Tasks to perform:
A) From the blog post below, write out the passage between "In the abyss, a" and "three, four, more.", inclusive.
B) Translate this sentence from the blog post below into Spanish: "Needles protrude and retract from the orifice in time with the music."
C) Answer these questions using the blog post below, one answer per line:
(i) In what year was "Tardigrade" first published?
(ii) Who edited the anthology A Darke Phantastique?
(iii) At which event is Latchkey set to premiere?

===== Text passage

An interview at POSTSCRIPTS TO DARKNESS, a reprinted story & poem, a new poem sale

/ Sunday, June 10th, 2018 / 2 Comments »

The past few weeks I’ve been occupied with getting Latchkey by Nicole Kornher-Stace ready for the book’s premiere at Readercon in July. (I couldn’t be prouder that Nicole’s novel received a starred review for Kirkus Reviews — the first time a Mythic Delirium Book has appeared in Kirkus, too!)

While I’ve been doing that, a few things have happened on the writing front that I wanted so share.

Sean Moreland’s Postscripts to Darkness has reprinted a horror story of mine, “Tardigrade,” that was first published in 2014 in the limited edition hardcover anthology A Darke Phantastique, edited by Jason V. Brock. It’s one of my most gruesome and most experimental horror stories, and I’m grateful PstD chose to share it more widely.

Here’s the opening hook:

Gunshots in the dark. One, two, three, four, five.

In the abyss, a flatscreen monitor lights, as if awakened by the noise.

From the computer, loud chimes play “Turkey in the Straw” as a creature dances on the monitor, a bear-like thing with chitin for skin and a circular sucking mouth in place of a face. Needles protrude and retract from the orifice in time with the music.

Shuffling in the dark. Bare feet descending stairs. One, two, three, four, more.

A ghost appears, a woman in a pale night robe, trembling all over, pistol clenched in one hand, a snub-nosed, square device. Her wide eyes are moons, her breath coming in half-sobs.

==========
===== Source data

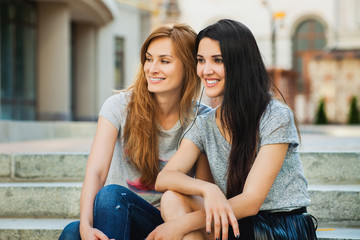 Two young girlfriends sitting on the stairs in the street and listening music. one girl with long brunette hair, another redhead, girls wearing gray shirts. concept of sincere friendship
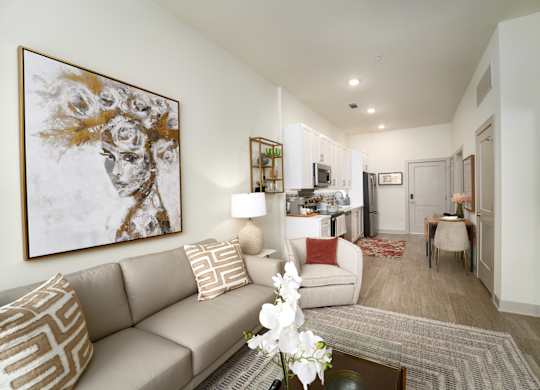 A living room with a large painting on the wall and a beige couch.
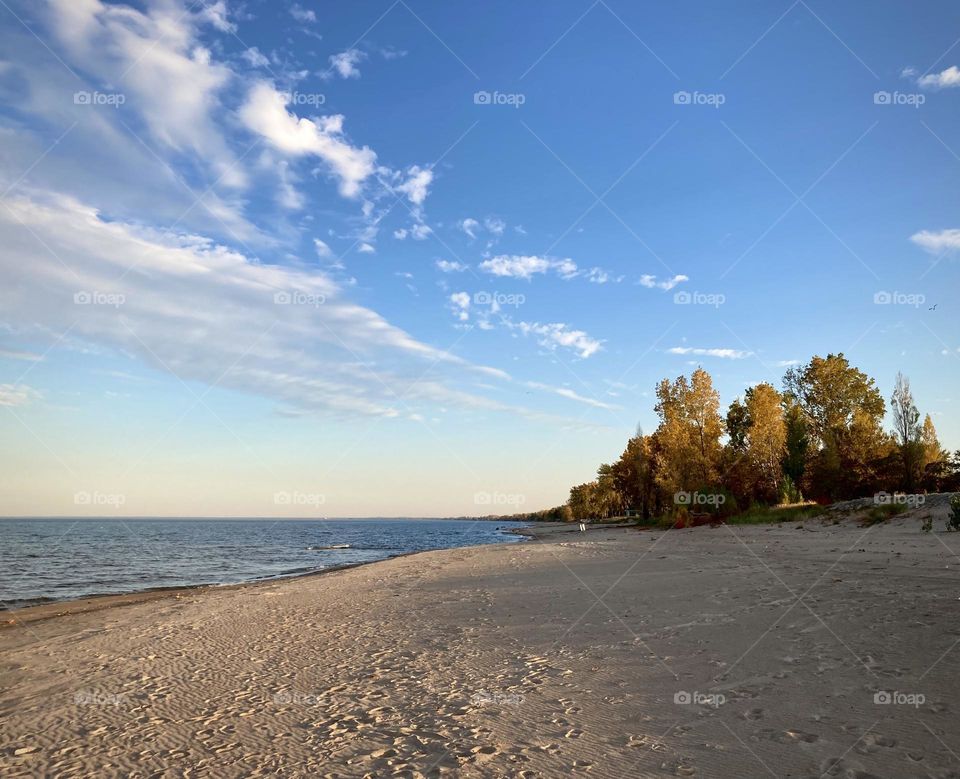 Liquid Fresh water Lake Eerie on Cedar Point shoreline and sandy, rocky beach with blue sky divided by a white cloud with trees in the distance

==========

Your written answers:
A)
In the abyss, a flatscreen monitor lights, as if awakened by the noise.

From the computer, loud chimes play “Turkey in the Straw” as a creature dances on the monitor, a bear-like thing with chitin for skin and a circular sucking mouth in place of a face. Needles protrude and retract from the orifice in time with the music.

Shuffling in the dark. Bare feet descending stairs. One, two, three, four, more.

B) Unas agujas sobresalen y se retraen del orificio al compás de la música.

C)
(i) 2014
(ii) Jason V. Brock
(iii) Readercon, in July